Thursday, April 17, 2014

Quote Thursday, on siblings


To the outside world, we all grow old. 
But not to brothers and sisters. 
We know each other as we always were. 
We know each other's hearts. 
We share private family jokes. 
We remember family feuds and secrets, 
family griefs and joys. 
We live outside the touch of time. 
- Clara Ortega

Turns out I missed "National Sibling Day" – at least according to fb.  Since I try not to let fb tell me what to do or how to feel, I didn't spring into action to get a blog post.  But, I had been thinking about sibling-hood.  I was glad that for the occasion I was able to find some quotes. 

 

I was catching up on back episodes of Parenthood recently.  There was one episode in particular that reminded me why I enjoy this show.  It turns out I am not as interested in the pains and joy of parenthood that they display. I am more touched by the siblinghood.  I think they portray the drama of family dynamics so well – and often hit a nerve with me, and I imagine with others as well.  It is a constant tug of war between the now and the then.  Whenever the siblings deal with each other, the viewers can see how each character vacillates between the young persona and the adult persona – and the others are doing the same.
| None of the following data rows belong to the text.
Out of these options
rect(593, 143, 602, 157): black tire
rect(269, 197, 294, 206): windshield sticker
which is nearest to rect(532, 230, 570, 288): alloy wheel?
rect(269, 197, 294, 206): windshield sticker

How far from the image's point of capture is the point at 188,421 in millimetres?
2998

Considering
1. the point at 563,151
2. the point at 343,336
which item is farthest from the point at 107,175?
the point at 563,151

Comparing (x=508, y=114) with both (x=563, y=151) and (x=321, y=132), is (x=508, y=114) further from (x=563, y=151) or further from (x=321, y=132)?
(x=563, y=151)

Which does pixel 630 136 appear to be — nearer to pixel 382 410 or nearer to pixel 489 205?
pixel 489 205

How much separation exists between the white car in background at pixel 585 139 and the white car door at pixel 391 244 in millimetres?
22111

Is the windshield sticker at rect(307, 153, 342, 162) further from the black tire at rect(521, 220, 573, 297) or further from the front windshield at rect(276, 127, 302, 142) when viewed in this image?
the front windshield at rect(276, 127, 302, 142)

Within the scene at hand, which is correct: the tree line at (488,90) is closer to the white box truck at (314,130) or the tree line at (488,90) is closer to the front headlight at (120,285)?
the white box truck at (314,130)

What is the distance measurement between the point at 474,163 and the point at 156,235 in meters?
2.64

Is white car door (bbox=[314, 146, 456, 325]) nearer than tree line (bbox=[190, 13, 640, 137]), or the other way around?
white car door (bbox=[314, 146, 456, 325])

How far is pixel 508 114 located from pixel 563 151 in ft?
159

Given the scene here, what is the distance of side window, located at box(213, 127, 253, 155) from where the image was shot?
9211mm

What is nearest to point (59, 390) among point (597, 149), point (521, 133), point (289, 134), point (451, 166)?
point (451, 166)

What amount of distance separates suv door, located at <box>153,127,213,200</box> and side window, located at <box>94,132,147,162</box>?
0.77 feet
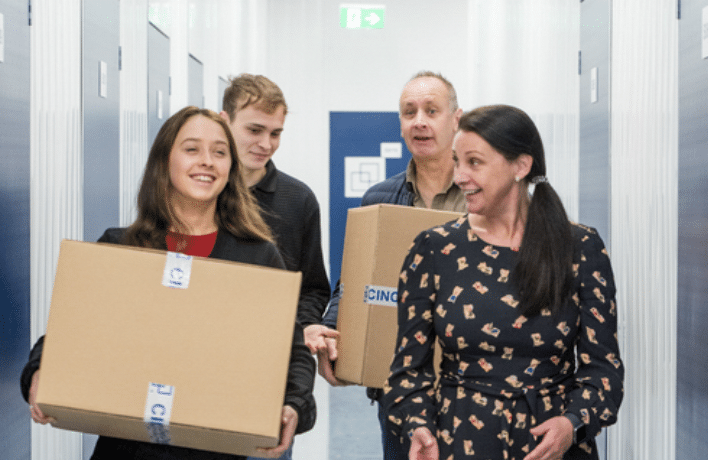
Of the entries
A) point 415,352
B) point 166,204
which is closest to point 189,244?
point 166,204

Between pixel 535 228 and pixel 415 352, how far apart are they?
0.33m

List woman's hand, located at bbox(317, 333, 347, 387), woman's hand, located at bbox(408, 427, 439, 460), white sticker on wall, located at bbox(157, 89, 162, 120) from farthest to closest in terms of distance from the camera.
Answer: white sticker on wall, located at bbox(157, 89, 162, 120), woman's hand, located at bbox(317, 333, 347, 387), woman's hand, located at bbox(408, 427, 439, 460)

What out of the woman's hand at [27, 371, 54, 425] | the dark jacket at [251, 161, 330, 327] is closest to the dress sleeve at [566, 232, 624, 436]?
the dark jacket at [251, 161, 330, 327]

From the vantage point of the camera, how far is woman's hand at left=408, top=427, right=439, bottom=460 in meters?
1.24

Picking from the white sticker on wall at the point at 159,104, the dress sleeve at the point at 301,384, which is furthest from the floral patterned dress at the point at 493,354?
the white sticker on wall at the point at 159,104

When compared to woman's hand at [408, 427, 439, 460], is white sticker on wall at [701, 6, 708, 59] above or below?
above

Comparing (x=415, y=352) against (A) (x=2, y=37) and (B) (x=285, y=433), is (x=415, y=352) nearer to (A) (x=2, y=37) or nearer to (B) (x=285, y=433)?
(B) (x=285, y=433)

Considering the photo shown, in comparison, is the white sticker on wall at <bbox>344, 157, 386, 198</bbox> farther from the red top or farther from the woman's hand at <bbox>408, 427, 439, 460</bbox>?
the woman's hand at <bbox>408, 427, 439, 460</bbox>

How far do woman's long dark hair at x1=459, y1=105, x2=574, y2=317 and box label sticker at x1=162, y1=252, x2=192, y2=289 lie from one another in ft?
1.93

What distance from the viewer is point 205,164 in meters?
1.42

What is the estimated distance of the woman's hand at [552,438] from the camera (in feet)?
3.94

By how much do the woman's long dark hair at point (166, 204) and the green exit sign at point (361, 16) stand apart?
15.4 ft

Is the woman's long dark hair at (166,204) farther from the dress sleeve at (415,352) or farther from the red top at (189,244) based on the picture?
the dress sleeve at (415,352)

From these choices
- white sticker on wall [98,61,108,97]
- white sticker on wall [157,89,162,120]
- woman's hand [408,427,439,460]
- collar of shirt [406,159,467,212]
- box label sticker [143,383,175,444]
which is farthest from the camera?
white sticker on wall [157,89,162,120]
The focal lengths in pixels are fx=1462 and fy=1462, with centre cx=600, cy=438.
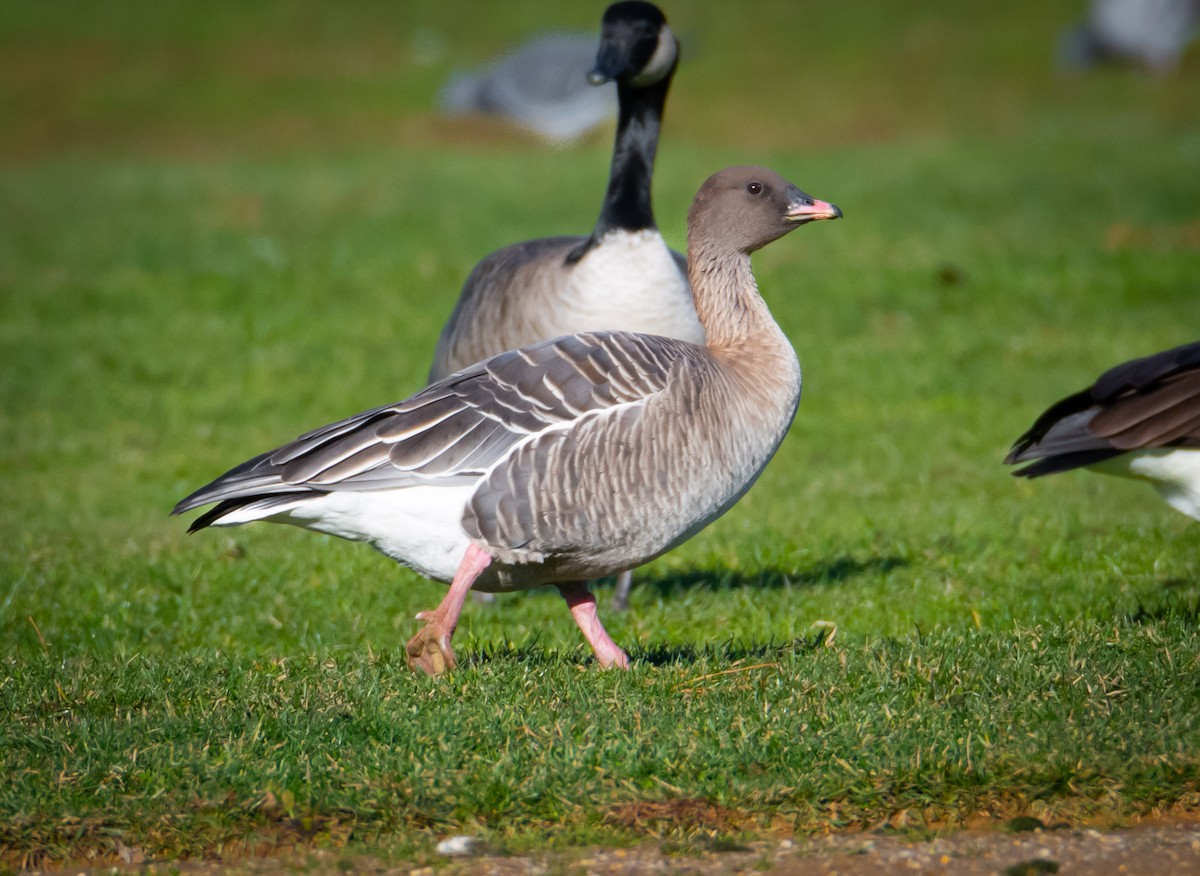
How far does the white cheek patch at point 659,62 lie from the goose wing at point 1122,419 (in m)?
3.21

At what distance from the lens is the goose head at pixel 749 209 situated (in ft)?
18.9

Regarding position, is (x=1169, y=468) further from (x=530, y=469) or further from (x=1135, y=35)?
(x=1135, y=35)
In this one episode, Just Like at Home, the glue that binds the siblings was most passionately and delicately displayed. The sister who might arguably be the most self-centered, and happens to be the baby, is going through a separation.  She is sending her kids to spend the weekend with their father – and she will be home alone.  Each of her siblings, with busy and dramatic lives of their own, is secretly worrying about her and plotting to take care of her.  Maybe it is that she is the baby – and not unfamiliar with being in the needy category.  She doesn't ask any of them to make it better or take care of her.  But they all show up over the course of the evening.  They don't want to talk about what's wrong, or tell her what to do to make it better.  They come over with food and drink and end up in a dance party and a sleepover. 

 

It is what I will miss most about not having my brother and sister here anymore – maybe because I was their little sister … their first little sister, the one they learned how to take care of others with.  Every day is sibling day for me since my brother and sister died.  I haven't quite honed my coping skills so that every memory doesn't twinge with pain.  Maybe someday … lately, I have been trying to bring up my sister to my nephew.  I don't know if it is the right thing to do.  I don't know what is right or wrong.  But, I know that I know things that he can only learn through me. 

 

The therapist asked why these two deaths hit me so hard, and I have been trying to figure it out.  It is not as if I talked to my sister or brother every day.  It is more that when I talked to them, I didn't have to explain.  It is not that I am not close to my younger brother and sister.  It is that my older and brother were intimately involved in how I grew up.  That there are not really any other people in the world that know me the way that they knew me.  It is not to say that I don't have friends who know me well or that my other family members don't know me.  It is just different.  And now that they are gone, that knowledge, those memories from their perspective, that understanding is gone.



There are hurts and pains and joy that only your brother and your sister can heal, know and feel.  And as much as all of that is true, there are so many times in my life that I felt like no one understood me.  I was the alien in the mix.  I still am with my birth family in so many ways.  But my brother and sister tried to reach me – more than anyone else in my family.  Sometimes they failed and sometimes they succeeded.  I know that they tried because it was in those moments of trying that I came to know of the secret knowledge they carried about me. 



So, yes, I celebrate all my brothers and sisters, those from the flesh and those not, those still in bodily form and those who have left me.